• _Source text_
The pro forma unaudited consolidated statement of operations gives
effect to the Sygnet Acquisition and related financings as if they had
taken place on January 1, 1997. The pro forma unaudited condensed
consolidated balance sheet has been prepared as if the Sygnet
Acquisition occurred on September 30, 1998. The Sygnet Acquisition has
been accounted for using the purchase method of accounting.
The pro forma condensed consolidated financial statements should be
read in conjunction with the consolidated financial statements and
notes thereto of the Company and with the financial statements and
notes thereto of Sygnet.
The unaudited pro forma consolidated condensed financial statements and
notes thereto are provided for informational purposes only and do not
purport to be indicative of the results that would have actually been
obtained had the Company and Sygnet been combined during the period
presented. In addition, the pro forma results are not intended to be a
projection of future results.
2. Adjustments to the Pro Forma Condensed Consolidated Balance Sheet
and Pro Forma Condensed Consolidated Statement of Operations
(1) To reflect the approximately $67.6 million in restricted cash to be held
in a pledged account to secure and fund the first six scheduled interest
payments on the Dobson/Sygnet Notes.
(2) To allocate the purchase price of the Sygnet Acquisition, including the
related deferred tax liability to the assets acquired.
(3) To reflect an estimated $22.8 million of offering costs incurred with the
Dobson/Sygnet Notes, preferred stock and new credit facilities.

• _Data excerpt_
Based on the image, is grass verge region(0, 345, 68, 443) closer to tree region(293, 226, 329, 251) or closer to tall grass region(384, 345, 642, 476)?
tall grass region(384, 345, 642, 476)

• _Tasks to carry out_
a) Decide whether each statement below agrees with the Sygnet Acquisition notes, answering yes or no and quoting the deciding words: (i) The pro forma balance sheet was prepared as if the Sygnet Acquisition occurred on January 1, 1997. (ii) The Sygnet Acquisition was accounted for with the purchase method. (iii) The restricted cash is meant to secure and fund the first six scheduled interest payments on the Dobson/Sygnet Notes.
b) Go on with the Sygnet Acquisition notes, starting after the last adjustment shown.

• _The responses_
a)
(i) No: "has been prepared as if the Sygnet Acquisition occurred on September 30, 1998."
(ii) Yes: "The Sygnet Acquisition has been accounted for using the purchase method of accounting."
(iii) Yes: "to secure and fund the first six scheduled interest payments on the Dobson/Sygnet Notes."

b)
(4) To reflect (i) the elimination of $302.6 million of indebtedness
associated with Sygnet that will be repaid by the Company as part of the
Sygnet Acquisition (included in this amount is $110.0 million of Sygnet
Notes which the Company estimates will be repurchased for $135.8 million
using borrowings under new credit facilities), (ii) the incurrence
of $398.2 million of indebtedness under new credit facilities, (iii)
the issuance of $200.0 million aggregate principal amount of the Dobson/
Sygnet Notes, (iv) the repayment of the $25.0 million borrowed to pay
the deposit for the Sygnet Acquisition, (v) the incurrence of $17.5
million of indebtedness under the Dobson Tower Facility and (vi) the
incurrence of $16.2 million of indebtedness under existing credit
facilities.
(5) To reflect the $7.5 million preferred stock issued by Dobson Tower Company
to an affiliate of the Company.
(6) To reflect the issuance of preferred stock, an additional $115.0 million
of other preferred stock to be issued as part of the Sygnet Financing and
$25.0 million of Class G Preferred Stock and does not reflect any
amortization of discount on the Class F Preferred Stock resulting from
any value that may be attributed to the warrants granted to the purchasers
of the Class F Preferred Stock.
(7) To reflect the elimination of stockholders' equity of Sygnet, the
conversion of Class B Preferred Stock to Class A Common Stock and the
stock repurchases.
(8) To reflect the results of operations for California 4 for the three month
period in 1998 during which the property was not owned by the Company.
(9) To reclassify certain operating revenues and expenses to conform with the
Company's historical presentation.
(10) To reflect the additional depreciation and amortization resulting from
the allocation of purchase price to property and equipment, cellular
license acquisition costs and intangible assets. Property and equipment
is being depreciated over two to ten years, cellular license acquisition
costs over 15 years and intangible assets over five to ten years. The 15
year period used for cellular license acquisition costs is based
primarily on the Company's internal analysis of the recovery period for
its cellular investments, which indicates that such costs will be
recovered through operations over a period of not more than 15 years.
Other factors considered include the competitive nature of the cellular
industry, the rate of technological change and risk of obsolescence, and
the specific terms and characteristics of the licenses.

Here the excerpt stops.